§ Task item
Pull out every line below that contains the word "Gaiotto".

§ Task material
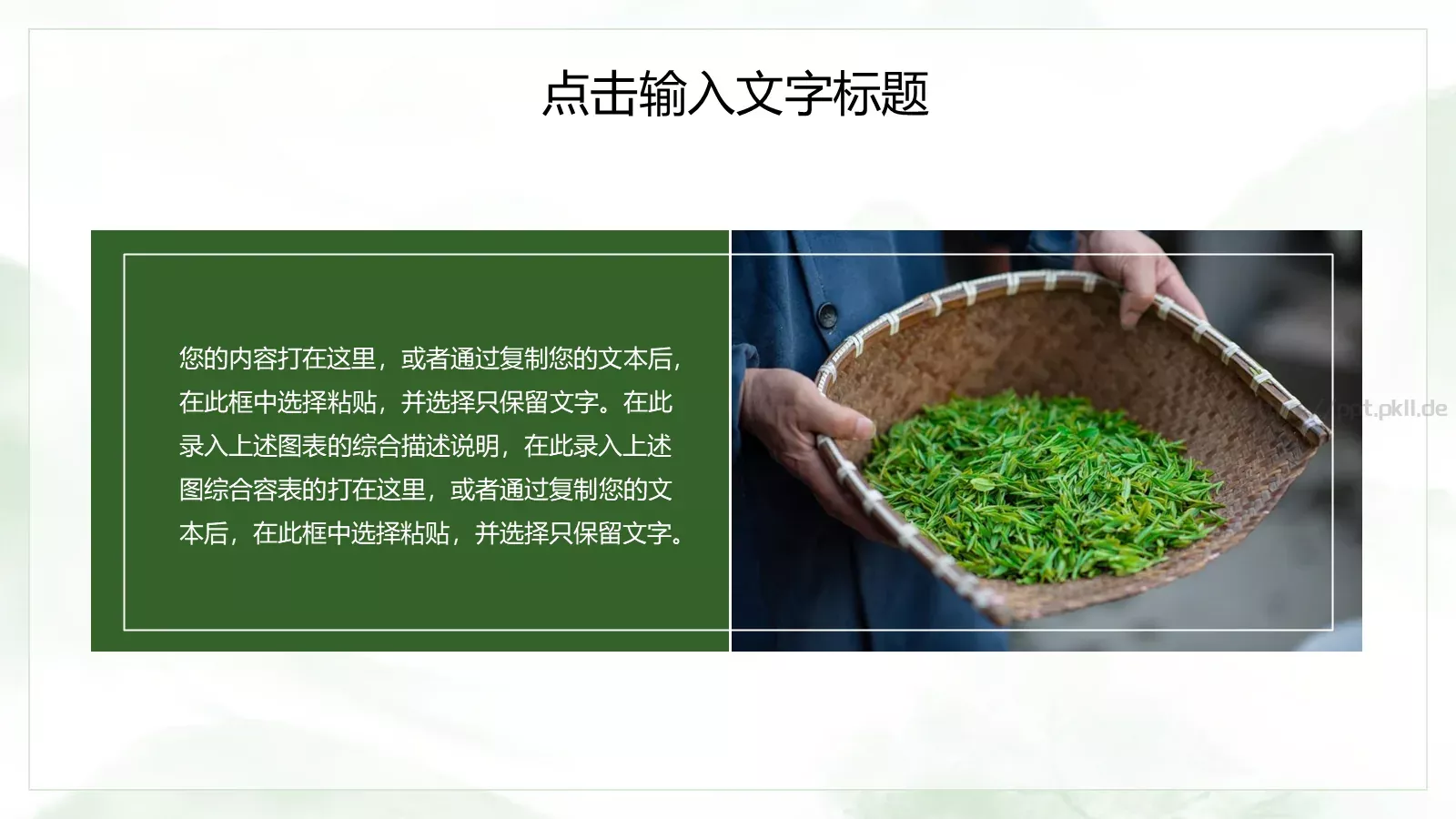 点击输入文字标题

您的内容打在这里，或者通过复制您的文本后，在此框中选择粘贴，并选择只保留文字。在此录入上述图表的综合描述说明，在此录入上述图综合容表的打在这里，或者通过复制您的文本后，在此框中选择粘贴，并选择只保留文字。

ppt.pkll.de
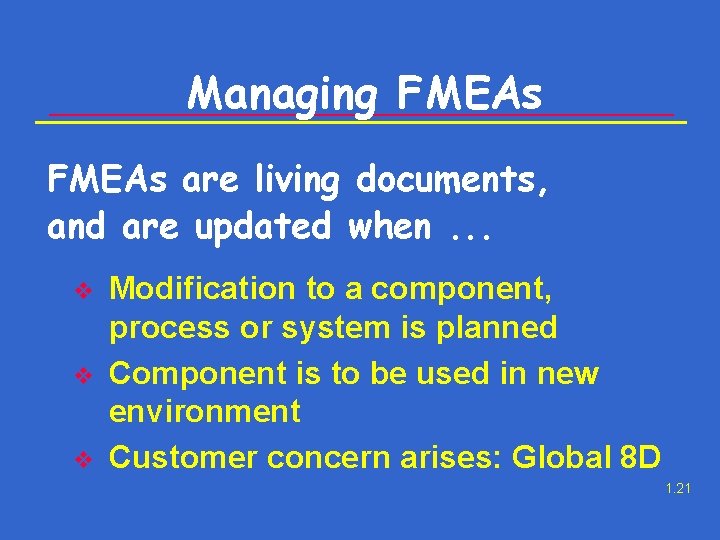 Managing FMEAs

FMEAs are living documents, and are updated when ...

❖ Modification to a component, process or system is planned
❖ Component is to be used in new environment
❖ Customer concern arises: Global 8D

1.21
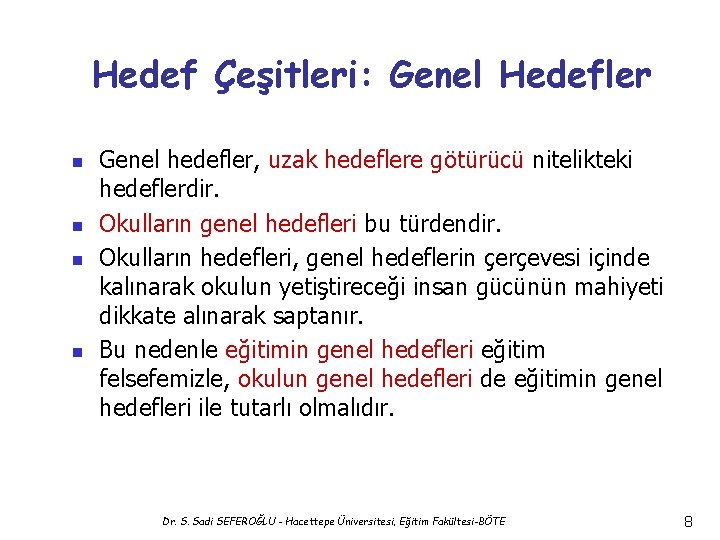 Hedef Çeşitleri: Genel Hedefler

- Genel hedefler, uzak hedeflere götürücü nitelikteki hedeflerdir.
- Okulların genel hedefleri bu türdendir.
- Okulların hedefleri, genel hedeflerin çerçevesi içinde kalınarak okulun yetiştireceği insan gücünün mahiyeti dikkate alınarak saptanır.
- Bu nedenle eğitimin genel hedefleri eğitim felsefemizle, okulun genel hedefleri de eğitimin genel hedefleri ile tutarlı olmalıdır.

Dr. S. Sadi SEFEROĞLU - Hacettepe Üniversitesi, Eğitim Fakültesi-BÖTE

8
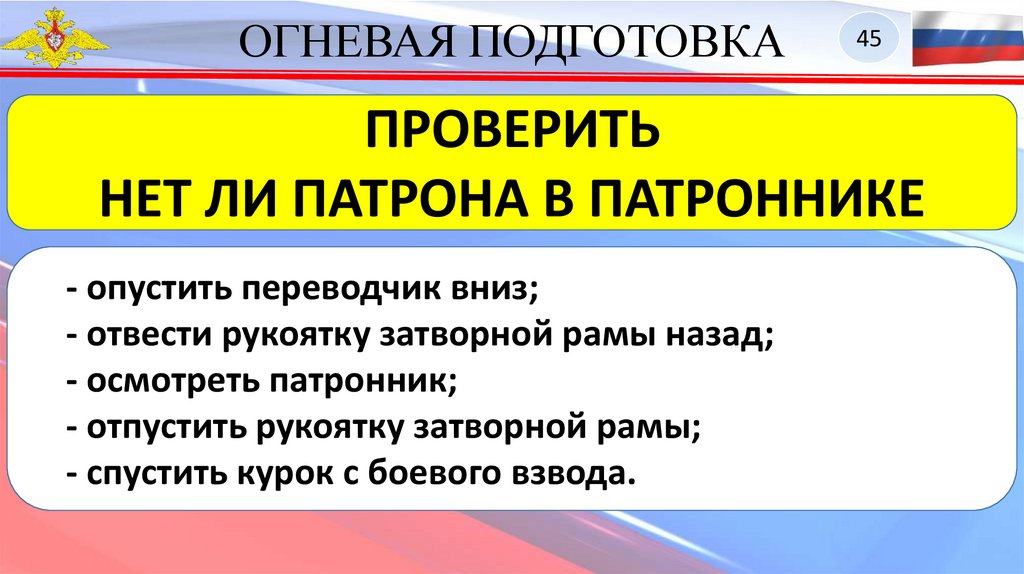 ОГНЕВАЯ ПОДГОТОВКА

45

ПРОВЕРИТЬ
НЕТ ЛИ ПАТРОНА В ПАТРОННИКЕ

- опустить переводчик вниз;
- отвести рукоятку затворной рамы назад;
- осмотреть патронник;
- отпустить рукоятку затворной рамы;
- спустить курок с боевого взвода.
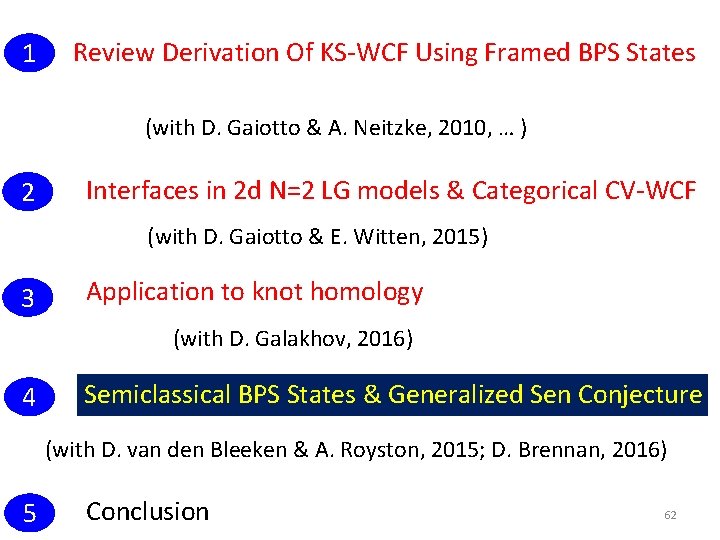 1 Review Derivation Of KS-WCF Using Framed BPS States

(with D. Gaiotto & A. Neitzke, 2010, … )

2 Interfaces in 2d N=2 LG models & Categorical CV-WCF

(with D. Gaiotto & E. Witten, 2015)

3 Application to knot homology

(with D. Galakhov, 2016)

4 Semiclassical BPS States & Generalized Sen Conjecture

(with D. van den Bleeken & A. Royston, 2015; D. Brennan, 2016)

5 Conclusion

62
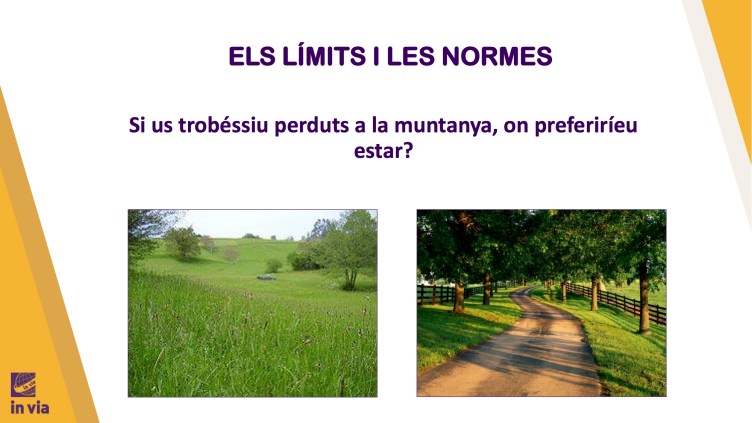 ELS LÍMITS I LES NORMES

Si us trobéssiu perduts a la muntanya, on preferiríeu estar?

in via
in via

§ Answer box
(with D. Gaiotto & A. Neitzke, 2010, … )
(with D. Gaiotto & E. Witten, 2015)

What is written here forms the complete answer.